- [TASK BRIEF] Copying rule for the data below: pictures stay out, and only the lines from the one with "Залив медового месяца, Тасмания" down to the one with "Картинка Мед Блины", inclusive, are repeated exactly.
+++ INFORMATION PROVIDED
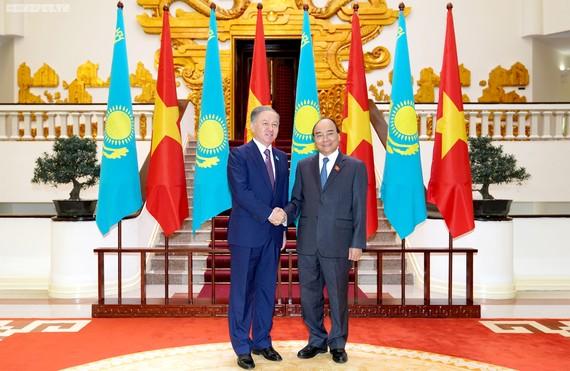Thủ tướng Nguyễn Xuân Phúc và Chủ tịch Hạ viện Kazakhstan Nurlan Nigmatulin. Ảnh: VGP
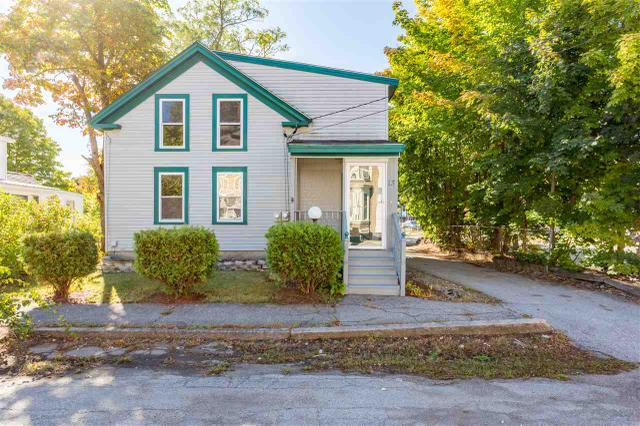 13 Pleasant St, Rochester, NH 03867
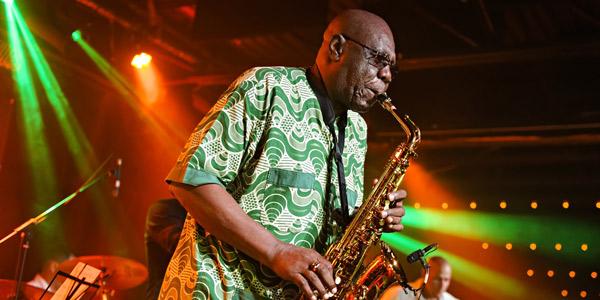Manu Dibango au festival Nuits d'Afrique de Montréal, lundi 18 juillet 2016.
++++++
+++ INFORMATION PROVIDED
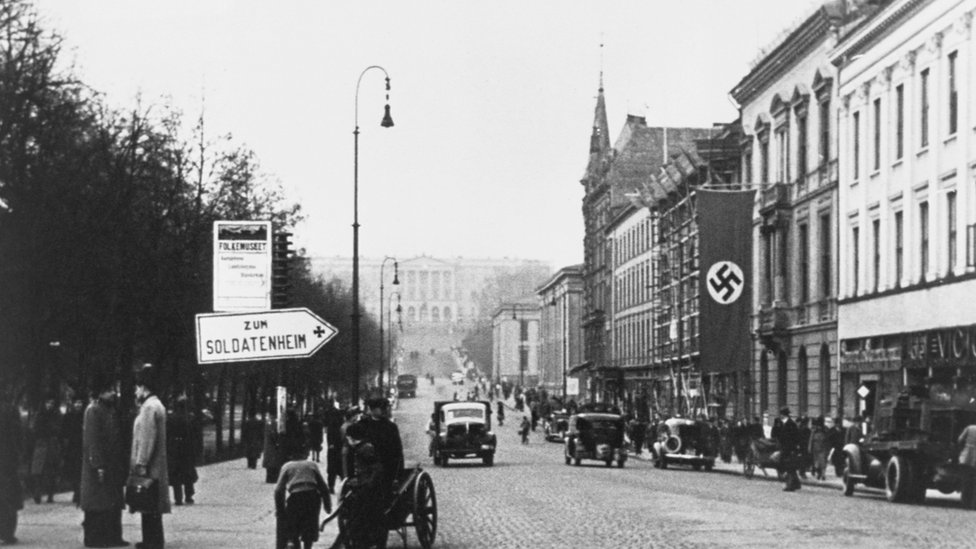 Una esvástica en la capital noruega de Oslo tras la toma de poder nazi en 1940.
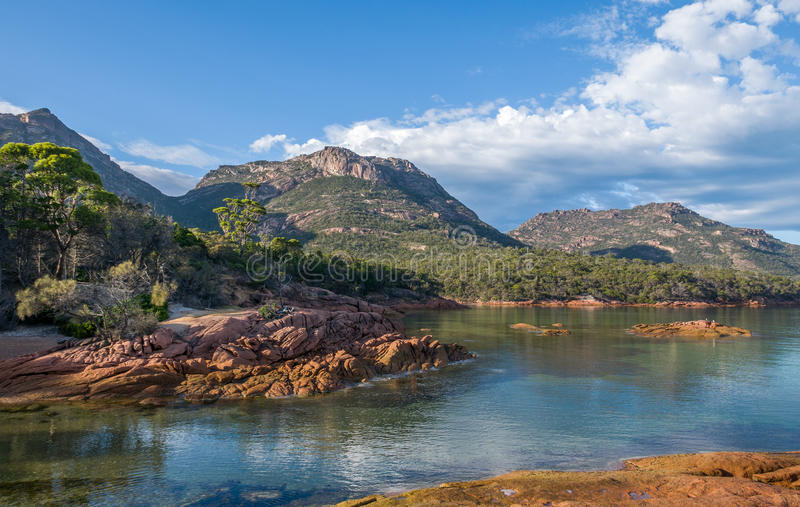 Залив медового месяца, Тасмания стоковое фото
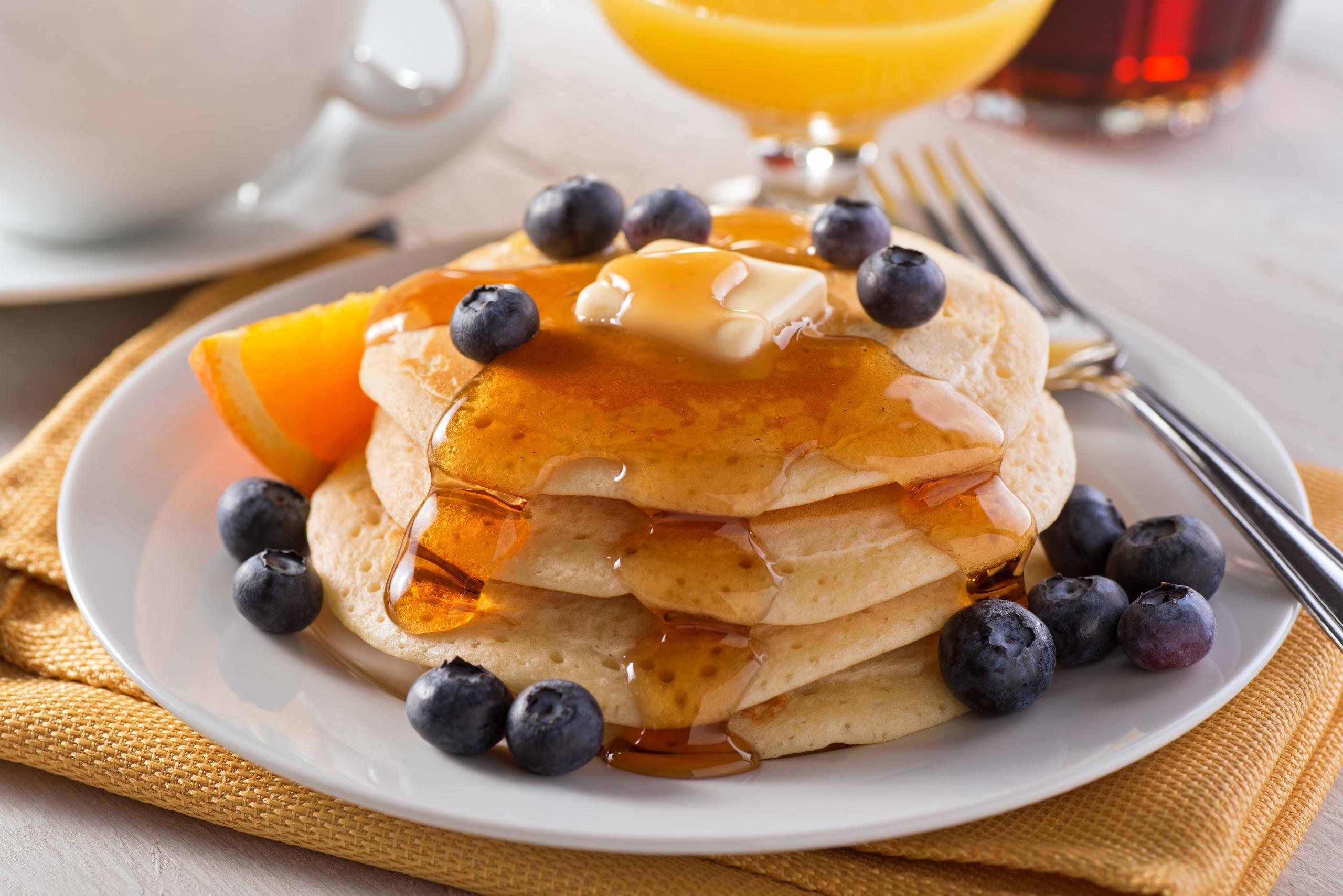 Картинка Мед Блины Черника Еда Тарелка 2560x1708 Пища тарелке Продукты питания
++++++
- [YOUR RESPONSE]
 Залив медового месяца, Тасмания стоковое фото
 Картинка Мед Блины Черника Еда Тарелка 2560x1708 Пища тарелке Продукты питания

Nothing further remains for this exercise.